KERRY IN CAMBODIA....Virginia Postrel writes, and Instapundit approvingly links to, a post telling political reporters they aren't properly informing the public about the "John Kerry in Cambodia" story:

Come on, folks. If you can't find out any independent sources on Kerry's own story, at least report the "he says-he says" allegations. And help out your audience with some context: Dig up some more-or-less unbiased (or at least nonpartisan) sources to provide some historical context for the bizarre Cambodia story. Never mind John Kerry specifically, what were U.S. operations during that period? Are any of his various accounts plausible and, if so, which ones? Or give readers some background on the procedures for awarding medals during Vietnam. There was a lot of medal inflation and, presumably, some politics in how medals were awarded.

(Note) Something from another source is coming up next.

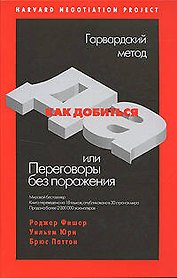Как добиться ДА, или Переговоры без поражения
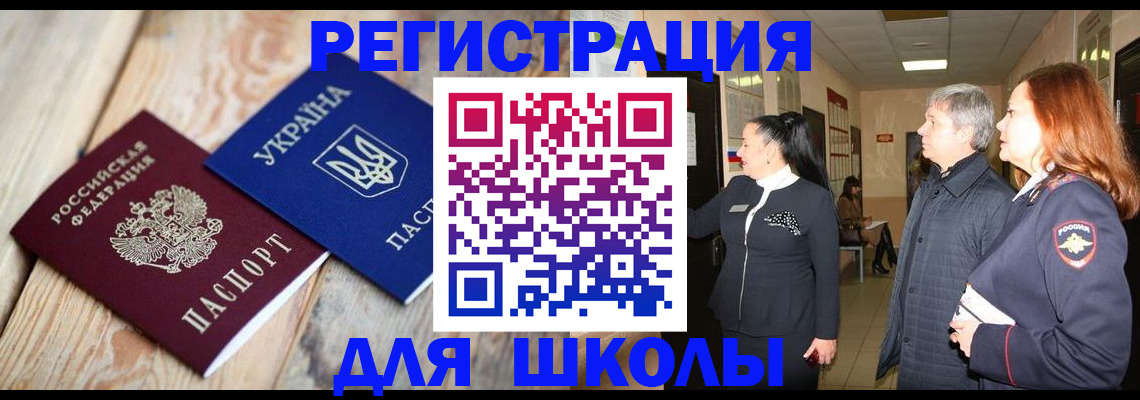 регистрация в Коломне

What, if anything, does the broader context tell us about Kerry and his critics?

I have to admit that this sounds like a more subtle critique than the usual media bashing from the right ("They don't want us to know the truth!"), but it amounts to the same thing: Virginia is insisting that the media should figure out some way to report a smear story even though they know it's a smear story and there's no actual evidence to back it up.

Let's review:

  • Kerry has said several times that his Swift Boat crossed into Cambodia on Christmas Eve of 1968. The most recent time he told this story was over a decade ago.

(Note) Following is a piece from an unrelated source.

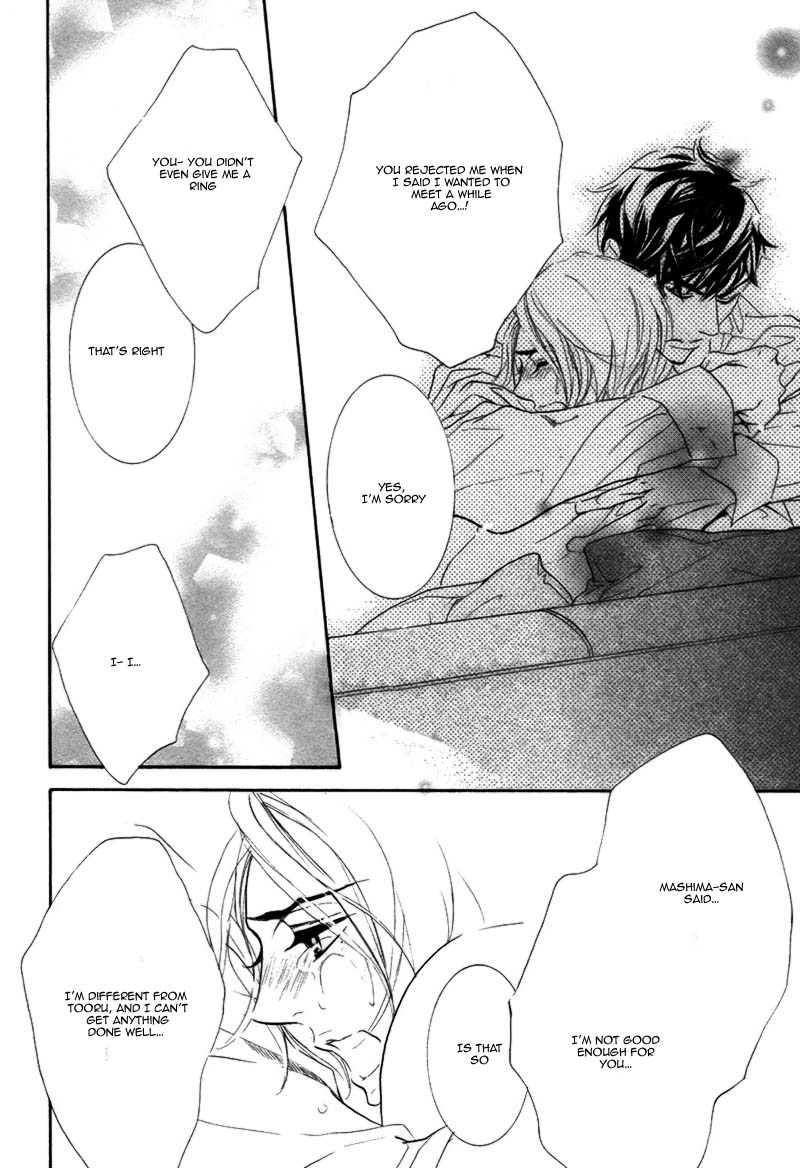 Koigokoro wa Neko o mo Nurasu Vol. 1 Ch. 3 第30页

  • The story is wrong. Kerry crossed into Cambodia at least once, but it was in January, not December.

  • I agree that Kerry deserves a slap on the wrist over this. He seems to have embellished this particular war story because Christmas sounded better than Tet (or something). But that's about it.

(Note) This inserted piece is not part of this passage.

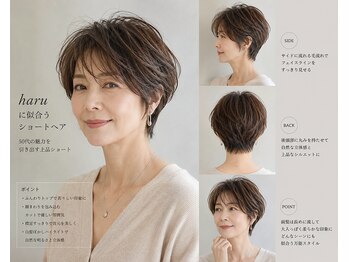 ハル(haru)の写真/《後頭部がふんわりショートヘア》や《大人可愛いショートヘア》が得意◎似合わせショートでお洒落に♪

In other words, there's just not much there, and I gather that the Kerry campaign has already admitted that the Christmas embellishment was untrue.

The second part of the story, questioning whether Kerry earned his medals, is even more repellent. A bunch of guys who hate Kerry's guts because of his anti-war activities 30 years ago have now gotten together and announced that Kerry never deserved the medals the Navy awarded him. But not only are their stories contradictory, they're also completely unverifiable and they know it. They can say anything they want and it's impossible to prove that they're lying.

So since there's no actual news hook on which to justify coverage of this smear campaign, we're supposed to believe that the mainstream media should desperately look for some reason, any reason, to make sure everyone knows about this. Just report the he-says-she-says story! Write a story about medal inflation! Write a thumbsucker about whether we ever sent people into Cambodia! Write anything, as long as it provides an excuse to put the smear story against Kerry on the front page.

The story about George Bush's National Guard record managed to get a couple of weeks of attention from the mainstream media, but only because there was documentary evidence to back it up. It was initially kicked off by a mysteriously torn retirement record and then finished off by payroll records released by the White House. Without those, the story would have gone nowhere.

Conversely, the Swift Boat smear has no documentary evidence at all. It's just a bunch of guys making things up and knowing they can't be called on it. Why should the mainstream press get suckered into giving them a platform?

UPDATE: William Saletan and Jacob Weisberg debate the Swift Vets smear ad here. It's quite a contest: Saletan argues that all 15 of the charges in the ad are specious while Weisberg maintains that the ad is "beyond vile." Saletan's careful fact checking is appreciated, but Weisberg wins on points for including the phrase "extra-chromosome conservatives at Regnery" in his piece.

UPDATE 2: Finally, some documentary evidence! Unfortunately for the Swifties, it's evidence that one of them is lying.